Write out, exactly as they appear, only the lines running from the line with "At what distance away" to the final line of the listing; include both.

------------------------

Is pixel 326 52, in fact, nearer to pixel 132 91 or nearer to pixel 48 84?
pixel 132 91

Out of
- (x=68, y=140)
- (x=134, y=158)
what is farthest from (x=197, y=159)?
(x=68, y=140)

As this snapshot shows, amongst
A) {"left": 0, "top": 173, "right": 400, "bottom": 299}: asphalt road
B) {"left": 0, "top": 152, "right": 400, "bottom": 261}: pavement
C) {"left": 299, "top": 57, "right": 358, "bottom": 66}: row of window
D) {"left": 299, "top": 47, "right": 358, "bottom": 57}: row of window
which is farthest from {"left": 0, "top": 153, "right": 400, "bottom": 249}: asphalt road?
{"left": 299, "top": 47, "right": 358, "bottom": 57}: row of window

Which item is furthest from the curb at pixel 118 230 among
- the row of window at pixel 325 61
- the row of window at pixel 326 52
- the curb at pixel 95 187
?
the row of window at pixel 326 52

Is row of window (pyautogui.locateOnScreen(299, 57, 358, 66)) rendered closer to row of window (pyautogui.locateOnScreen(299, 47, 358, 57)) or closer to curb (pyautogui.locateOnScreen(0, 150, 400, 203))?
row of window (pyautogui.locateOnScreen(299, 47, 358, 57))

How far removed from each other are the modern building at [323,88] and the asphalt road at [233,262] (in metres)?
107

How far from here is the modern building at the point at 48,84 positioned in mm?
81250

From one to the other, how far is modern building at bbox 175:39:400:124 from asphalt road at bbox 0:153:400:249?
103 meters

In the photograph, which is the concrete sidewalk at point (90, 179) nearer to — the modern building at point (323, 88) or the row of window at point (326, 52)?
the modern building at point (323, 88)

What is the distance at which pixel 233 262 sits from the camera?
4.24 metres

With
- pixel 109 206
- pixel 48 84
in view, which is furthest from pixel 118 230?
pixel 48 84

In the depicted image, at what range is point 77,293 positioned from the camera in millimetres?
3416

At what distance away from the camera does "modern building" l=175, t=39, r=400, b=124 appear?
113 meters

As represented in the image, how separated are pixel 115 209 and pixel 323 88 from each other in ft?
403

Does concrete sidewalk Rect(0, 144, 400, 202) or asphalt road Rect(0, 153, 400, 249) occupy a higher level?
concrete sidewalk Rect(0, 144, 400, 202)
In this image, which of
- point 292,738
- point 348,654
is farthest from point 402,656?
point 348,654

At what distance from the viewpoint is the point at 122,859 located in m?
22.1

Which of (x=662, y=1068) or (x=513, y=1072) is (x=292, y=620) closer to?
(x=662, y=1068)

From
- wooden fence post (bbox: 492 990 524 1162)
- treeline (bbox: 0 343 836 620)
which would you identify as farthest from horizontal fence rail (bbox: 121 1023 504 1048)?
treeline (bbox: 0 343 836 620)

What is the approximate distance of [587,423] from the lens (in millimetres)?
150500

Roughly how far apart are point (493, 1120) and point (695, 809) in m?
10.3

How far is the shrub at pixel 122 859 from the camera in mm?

------------------------

Solution to this task:
At what distance away from the camera does "modern building" l=175, t=39, r=400, b=124 appear?
113 meters

As represented in the image, how separated are pixel 115 209 and pixel 323 88 from each other in ft?
403

Does concrete sidewalk Rect(0, 144, 400, 202) or asphalt road Rect(0, 153, 400, 249) occupy a higher level?
concrete sidewalk Rect(0, 144, 400, 202)
In this image, which of
- point 292,738
- point 348,654
is farthest from point 402,656?
point 348,654

At what distance from the viewpoint is the point at 122,859 located in m?
22.1

Which of (x=662, y=1068) or (x=513, y=1072) is (x=292, y=620) closer to?
(x=662, y=1068)

From
- wooden fence post (bbox: 492 990 524 1162)
- treeline (bbox: 0 343 836 620)
which would you identify as farthest from horizontal fence rail (bbox: 121 1023 504 1048)?
treeline (bbox: 0 343 836 620)

What is the approximate distance of [587,423] from the lens (in millimetres)?
150500

Roughly how far apart are point (493, 1120) and point (695, 809) in m?
10.3

How far is the shrub at pixel 122 859 from the camera in mm?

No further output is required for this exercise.